During the apartheid era, all educational institutions were forced to serve a specific race group. The institution offered courses for white students; however, in 1987, the student population's makeup changed after the institution applied for and was granted permission to have the Government's regulation lifted on the quota for black students. The 1990s would usher in a new era for the Cape Technikon. This institution launched its new organizational structure, which featured six faculties, a new corporate identity, and a new vision and mission statement. In 2001 the Boland and Mowbray Education Colleges were incorporated into the Cape Technikon, forming the Faculty of Education at Wellington and Mowbray sites. In 1962 the Peninsula Technical College was established to cater for the steady growth in the number of colored apprentices in a variety of trades. Classes were conducted in Cape Town until the relocation to a site in Bellville in 1967, which today is the central campus of the Cape Peninsula University of Technology.
In the 1970's the institution had its status changed to a College of Advanced Technical Education and was rebranded as the Peninsula Colleges for Advanced Technical Education. However, this name and status change was short-lived, and in 1979, the college was legally established as the Peninsula Technikon. Primarily offering education to people of color during the apartheid era, the institution opened its doors to all races in 1987. The 1990's also ushered in more changes for the institution, which was empowered to offer degree programs. The year 1997 saw restructuring the institution's academic programs into the faculties of Engineering, Business, and Science.

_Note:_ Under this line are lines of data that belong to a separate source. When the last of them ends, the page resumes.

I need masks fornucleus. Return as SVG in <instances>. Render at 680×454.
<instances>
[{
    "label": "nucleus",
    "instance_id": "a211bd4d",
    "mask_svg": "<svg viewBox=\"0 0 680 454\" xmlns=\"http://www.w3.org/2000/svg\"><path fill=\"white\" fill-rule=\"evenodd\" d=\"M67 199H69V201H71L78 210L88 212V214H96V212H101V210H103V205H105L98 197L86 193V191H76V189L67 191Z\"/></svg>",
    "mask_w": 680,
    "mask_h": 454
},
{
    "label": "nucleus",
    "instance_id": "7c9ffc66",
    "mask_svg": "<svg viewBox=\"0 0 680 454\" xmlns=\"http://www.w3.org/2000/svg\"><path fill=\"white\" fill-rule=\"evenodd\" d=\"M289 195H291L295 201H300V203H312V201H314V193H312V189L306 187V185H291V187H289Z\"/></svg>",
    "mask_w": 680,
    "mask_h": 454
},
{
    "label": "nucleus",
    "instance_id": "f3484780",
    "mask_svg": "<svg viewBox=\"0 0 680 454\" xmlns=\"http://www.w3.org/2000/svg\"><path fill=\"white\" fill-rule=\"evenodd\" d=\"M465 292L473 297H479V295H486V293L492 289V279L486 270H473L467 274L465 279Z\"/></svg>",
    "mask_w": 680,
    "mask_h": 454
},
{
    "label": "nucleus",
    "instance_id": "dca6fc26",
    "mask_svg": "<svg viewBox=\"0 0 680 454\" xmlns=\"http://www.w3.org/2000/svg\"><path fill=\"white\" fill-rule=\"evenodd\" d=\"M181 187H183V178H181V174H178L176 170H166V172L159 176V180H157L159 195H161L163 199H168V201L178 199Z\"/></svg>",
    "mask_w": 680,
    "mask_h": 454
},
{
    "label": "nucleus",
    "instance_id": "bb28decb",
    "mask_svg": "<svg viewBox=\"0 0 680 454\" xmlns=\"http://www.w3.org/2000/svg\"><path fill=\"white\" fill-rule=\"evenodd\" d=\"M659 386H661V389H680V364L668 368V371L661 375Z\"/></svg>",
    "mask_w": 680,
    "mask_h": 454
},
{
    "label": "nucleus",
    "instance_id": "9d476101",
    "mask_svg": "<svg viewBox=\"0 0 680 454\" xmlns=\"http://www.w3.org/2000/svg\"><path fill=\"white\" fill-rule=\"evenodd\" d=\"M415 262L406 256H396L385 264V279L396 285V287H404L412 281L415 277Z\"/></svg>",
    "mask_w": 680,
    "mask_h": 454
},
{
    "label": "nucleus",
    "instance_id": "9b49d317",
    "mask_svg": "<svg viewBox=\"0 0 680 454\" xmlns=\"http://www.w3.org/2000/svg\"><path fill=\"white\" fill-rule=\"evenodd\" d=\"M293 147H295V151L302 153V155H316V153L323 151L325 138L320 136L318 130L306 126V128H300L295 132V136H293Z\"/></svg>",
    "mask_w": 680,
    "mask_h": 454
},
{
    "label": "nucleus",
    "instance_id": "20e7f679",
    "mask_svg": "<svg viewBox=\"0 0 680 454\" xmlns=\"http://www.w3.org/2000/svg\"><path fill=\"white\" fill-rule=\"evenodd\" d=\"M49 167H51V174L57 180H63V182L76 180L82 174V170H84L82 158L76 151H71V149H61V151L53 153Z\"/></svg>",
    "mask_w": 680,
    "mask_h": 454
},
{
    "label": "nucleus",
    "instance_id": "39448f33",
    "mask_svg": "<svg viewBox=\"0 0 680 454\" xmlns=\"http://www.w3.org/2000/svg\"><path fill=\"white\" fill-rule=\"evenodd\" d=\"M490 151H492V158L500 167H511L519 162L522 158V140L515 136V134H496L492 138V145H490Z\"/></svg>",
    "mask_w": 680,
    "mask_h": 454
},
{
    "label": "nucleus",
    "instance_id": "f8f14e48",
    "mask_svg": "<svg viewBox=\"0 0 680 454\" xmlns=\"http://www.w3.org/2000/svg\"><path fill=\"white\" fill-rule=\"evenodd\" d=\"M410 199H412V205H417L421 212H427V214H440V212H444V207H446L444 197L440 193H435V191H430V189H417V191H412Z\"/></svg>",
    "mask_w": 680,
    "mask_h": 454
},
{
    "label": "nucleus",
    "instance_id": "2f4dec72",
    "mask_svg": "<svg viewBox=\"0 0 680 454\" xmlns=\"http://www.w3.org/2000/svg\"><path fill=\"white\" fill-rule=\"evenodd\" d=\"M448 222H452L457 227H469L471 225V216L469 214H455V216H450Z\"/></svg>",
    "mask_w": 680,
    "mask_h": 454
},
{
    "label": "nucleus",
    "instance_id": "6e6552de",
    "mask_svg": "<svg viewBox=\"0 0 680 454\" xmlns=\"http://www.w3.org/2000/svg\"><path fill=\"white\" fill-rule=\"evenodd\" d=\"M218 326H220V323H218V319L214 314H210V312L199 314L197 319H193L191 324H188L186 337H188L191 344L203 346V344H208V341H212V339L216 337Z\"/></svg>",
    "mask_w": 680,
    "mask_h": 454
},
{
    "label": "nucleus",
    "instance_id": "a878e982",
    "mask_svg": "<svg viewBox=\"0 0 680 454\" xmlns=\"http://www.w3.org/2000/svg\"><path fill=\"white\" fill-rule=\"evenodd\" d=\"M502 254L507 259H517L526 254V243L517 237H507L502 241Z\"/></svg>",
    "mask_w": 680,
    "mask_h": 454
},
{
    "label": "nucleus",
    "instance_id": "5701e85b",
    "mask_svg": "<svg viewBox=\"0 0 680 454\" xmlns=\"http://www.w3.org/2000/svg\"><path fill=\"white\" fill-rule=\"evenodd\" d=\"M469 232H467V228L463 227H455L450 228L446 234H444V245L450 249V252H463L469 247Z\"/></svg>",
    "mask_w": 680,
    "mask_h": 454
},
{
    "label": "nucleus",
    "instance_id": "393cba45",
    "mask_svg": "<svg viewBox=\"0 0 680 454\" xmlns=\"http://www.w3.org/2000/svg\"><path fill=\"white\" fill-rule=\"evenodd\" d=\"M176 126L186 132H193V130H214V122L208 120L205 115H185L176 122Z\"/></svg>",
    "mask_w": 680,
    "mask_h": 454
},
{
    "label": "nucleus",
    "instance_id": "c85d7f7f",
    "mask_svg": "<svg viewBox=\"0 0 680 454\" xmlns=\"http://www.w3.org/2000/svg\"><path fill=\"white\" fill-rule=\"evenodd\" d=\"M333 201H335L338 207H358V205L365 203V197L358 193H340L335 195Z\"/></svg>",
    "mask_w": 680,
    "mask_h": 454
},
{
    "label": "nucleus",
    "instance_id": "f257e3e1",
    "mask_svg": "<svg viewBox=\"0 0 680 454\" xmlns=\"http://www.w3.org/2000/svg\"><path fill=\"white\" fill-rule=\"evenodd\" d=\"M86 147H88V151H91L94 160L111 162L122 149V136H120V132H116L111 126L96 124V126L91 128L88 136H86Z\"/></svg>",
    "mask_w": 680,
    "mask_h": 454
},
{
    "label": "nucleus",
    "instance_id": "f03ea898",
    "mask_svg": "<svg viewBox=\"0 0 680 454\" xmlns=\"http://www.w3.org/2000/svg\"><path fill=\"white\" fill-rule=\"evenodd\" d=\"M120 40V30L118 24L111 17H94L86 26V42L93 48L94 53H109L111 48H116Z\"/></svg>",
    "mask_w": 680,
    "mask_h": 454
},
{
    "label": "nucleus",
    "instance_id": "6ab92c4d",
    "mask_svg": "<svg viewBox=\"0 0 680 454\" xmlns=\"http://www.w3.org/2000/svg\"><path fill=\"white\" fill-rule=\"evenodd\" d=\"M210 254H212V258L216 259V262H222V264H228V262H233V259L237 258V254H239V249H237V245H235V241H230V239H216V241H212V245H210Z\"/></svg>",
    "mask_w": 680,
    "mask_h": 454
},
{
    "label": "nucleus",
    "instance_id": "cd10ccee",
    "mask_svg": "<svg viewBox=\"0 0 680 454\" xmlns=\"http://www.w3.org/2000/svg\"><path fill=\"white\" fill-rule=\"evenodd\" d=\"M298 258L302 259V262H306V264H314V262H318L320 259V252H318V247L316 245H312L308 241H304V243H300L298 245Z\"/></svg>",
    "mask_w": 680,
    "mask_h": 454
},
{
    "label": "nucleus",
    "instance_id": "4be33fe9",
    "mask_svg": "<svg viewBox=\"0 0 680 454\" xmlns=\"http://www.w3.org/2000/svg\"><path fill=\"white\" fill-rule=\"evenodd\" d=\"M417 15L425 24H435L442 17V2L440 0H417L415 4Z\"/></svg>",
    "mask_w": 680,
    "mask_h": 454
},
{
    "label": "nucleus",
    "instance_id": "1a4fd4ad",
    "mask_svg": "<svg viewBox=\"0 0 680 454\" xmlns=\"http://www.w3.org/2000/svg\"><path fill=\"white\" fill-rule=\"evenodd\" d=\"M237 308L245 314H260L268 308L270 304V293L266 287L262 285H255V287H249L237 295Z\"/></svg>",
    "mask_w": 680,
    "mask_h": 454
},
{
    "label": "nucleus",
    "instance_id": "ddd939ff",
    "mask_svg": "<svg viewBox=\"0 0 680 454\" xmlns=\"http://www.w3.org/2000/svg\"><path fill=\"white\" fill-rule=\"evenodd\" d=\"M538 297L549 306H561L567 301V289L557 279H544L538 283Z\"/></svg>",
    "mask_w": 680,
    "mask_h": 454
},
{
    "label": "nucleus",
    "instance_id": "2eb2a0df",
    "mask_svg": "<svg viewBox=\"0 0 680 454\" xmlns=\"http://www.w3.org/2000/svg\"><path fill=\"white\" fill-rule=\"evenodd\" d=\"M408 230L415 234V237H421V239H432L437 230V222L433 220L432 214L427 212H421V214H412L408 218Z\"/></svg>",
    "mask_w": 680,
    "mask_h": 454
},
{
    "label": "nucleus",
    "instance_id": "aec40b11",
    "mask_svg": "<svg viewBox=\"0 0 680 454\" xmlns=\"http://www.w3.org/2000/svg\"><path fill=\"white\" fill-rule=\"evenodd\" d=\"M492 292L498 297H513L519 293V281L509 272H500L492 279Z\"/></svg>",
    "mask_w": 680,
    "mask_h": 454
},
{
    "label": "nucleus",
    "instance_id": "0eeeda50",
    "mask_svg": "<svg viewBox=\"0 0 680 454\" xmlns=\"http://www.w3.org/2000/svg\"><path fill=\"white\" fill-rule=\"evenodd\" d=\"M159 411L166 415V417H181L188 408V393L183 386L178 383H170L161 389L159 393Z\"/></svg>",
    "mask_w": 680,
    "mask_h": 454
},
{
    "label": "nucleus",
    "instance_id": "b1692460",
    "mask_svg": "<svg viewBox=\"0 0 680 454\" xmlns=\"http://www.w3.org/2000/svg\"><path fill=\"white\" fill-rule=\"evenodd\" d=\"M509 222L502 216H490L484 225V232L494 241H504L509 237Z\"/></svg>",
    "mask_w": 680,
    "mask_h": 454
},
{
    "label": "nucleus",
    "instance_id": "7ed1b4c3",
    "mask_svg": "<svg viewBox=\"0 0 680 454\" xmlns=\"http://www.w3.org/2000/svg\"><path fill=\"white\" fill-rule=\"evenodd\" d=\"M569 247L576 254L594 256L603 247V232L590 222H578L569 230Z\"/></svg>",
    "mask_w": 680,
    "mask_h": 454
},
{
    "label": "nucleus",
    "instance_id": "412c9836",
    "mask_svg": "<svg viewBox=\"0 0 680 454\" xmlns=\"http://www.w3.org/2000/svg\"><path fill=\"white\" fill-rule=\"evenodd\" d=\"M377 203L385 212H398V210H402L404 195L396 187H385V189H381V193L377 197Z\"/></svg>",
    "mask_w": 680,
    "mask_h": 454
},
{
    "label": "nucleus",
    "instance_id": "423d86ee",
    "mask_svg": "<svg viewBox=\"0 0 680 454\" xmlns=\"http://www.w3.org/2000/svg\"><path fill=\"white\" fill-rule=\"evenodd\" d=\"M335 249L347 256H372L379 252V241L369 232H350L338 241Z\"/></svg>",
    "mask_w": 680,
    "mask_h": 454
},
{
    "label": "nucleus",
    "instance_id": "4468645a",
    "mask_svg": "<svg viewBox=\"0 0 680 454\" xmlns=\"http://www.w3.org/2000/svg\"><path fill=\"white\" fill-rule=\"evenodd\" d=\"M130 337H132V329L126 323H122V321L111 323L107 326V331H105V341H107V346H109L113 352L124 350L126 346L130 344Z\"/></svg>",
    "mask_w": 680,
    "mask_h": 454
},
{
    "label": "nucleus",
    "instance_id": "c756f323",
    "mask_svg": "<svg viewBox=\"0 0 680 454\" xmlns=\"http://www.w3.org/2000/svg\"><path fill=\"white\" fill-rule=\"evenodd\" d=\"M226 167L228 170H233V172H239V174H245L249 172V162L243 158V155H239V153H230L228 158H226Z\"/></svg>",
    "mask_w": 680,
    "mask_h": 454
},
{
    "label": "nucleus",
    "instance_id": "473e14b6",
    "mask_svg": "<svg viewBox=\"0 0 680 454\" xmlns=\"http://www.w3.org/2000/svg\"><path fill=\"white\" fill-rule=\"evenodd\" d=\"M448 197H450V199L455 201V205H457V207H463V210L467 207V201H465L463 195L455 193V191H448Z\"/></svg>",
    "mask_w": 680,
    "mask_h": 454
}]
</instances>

During March 2001, the Minister of Education, Kader Asmal, announced the National Plan on Higher Education. This plan saw the merger of various higher education institutions across South Africa and the formation of Universities of Technology. After lengthy processes, which involved the setting up of merger task teams and a renaming process, the Minister in 2003 approved the name, Cape Peninsula University of Technology. In 2005, Cape Peninsula University of Technology was officially launched, and on 1 February 2006, Prof Lineo Vuyisa Mazwi-Tanga was appointed as the first Vice-chancellor of the institution.